== Listed entries ==

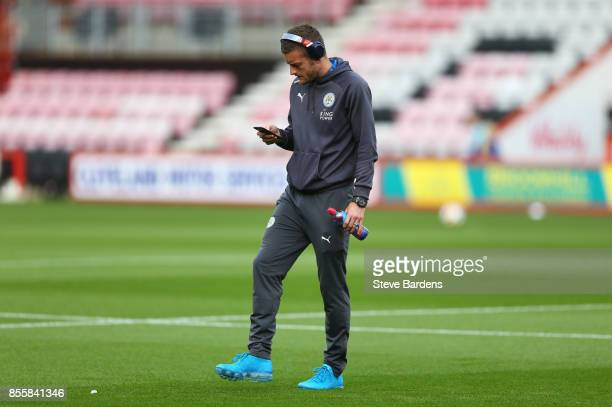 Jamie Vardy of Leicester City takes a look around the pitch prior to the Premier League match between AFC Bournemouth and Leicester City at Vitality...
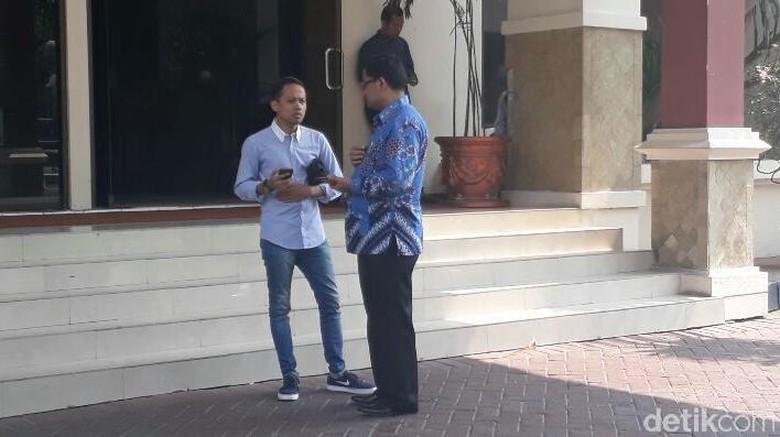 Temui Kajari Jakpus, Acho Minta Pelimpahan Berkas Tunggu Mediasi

===
== Listed entries ==

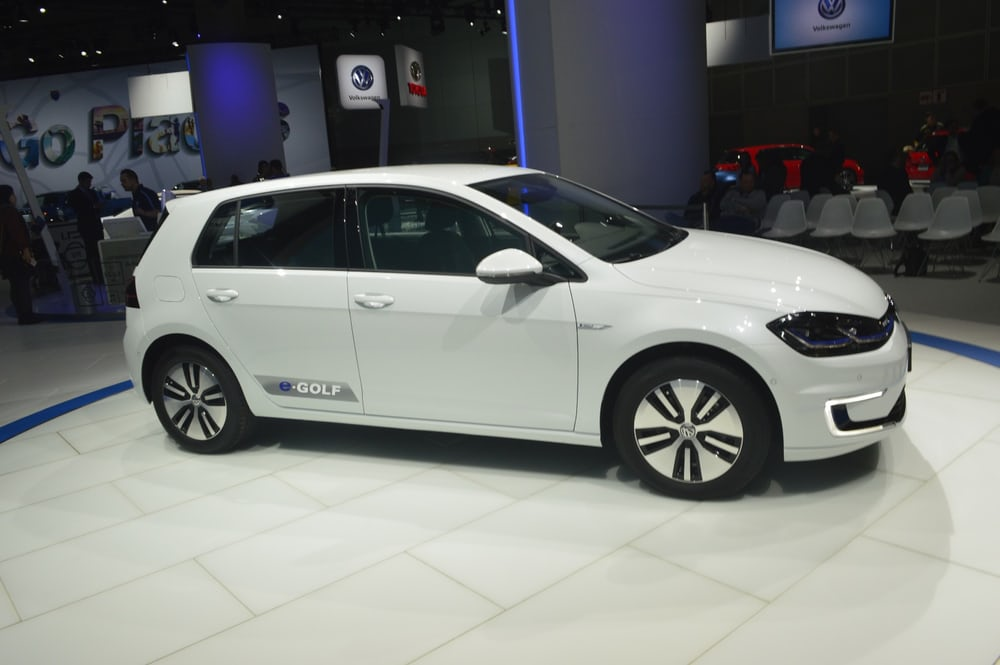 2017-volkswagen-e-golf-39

===

> [Exercise description]: Please return the material above only from the line that holds "Jamie Vardy of" through the line that holds "Temui Kajari Jakpus, Acho", exactly as it stands, ends included and pictures omitted.

> [Reply]:
 Jamie Vardy of Leicester City takes a look around the pitch prior to the Premier League match between AFC Bournemouth and Leicester City at Vitality...
 Temui Kajari Jakpus, Acho Minta Pelimpahan Berkas Tunggu Mediasi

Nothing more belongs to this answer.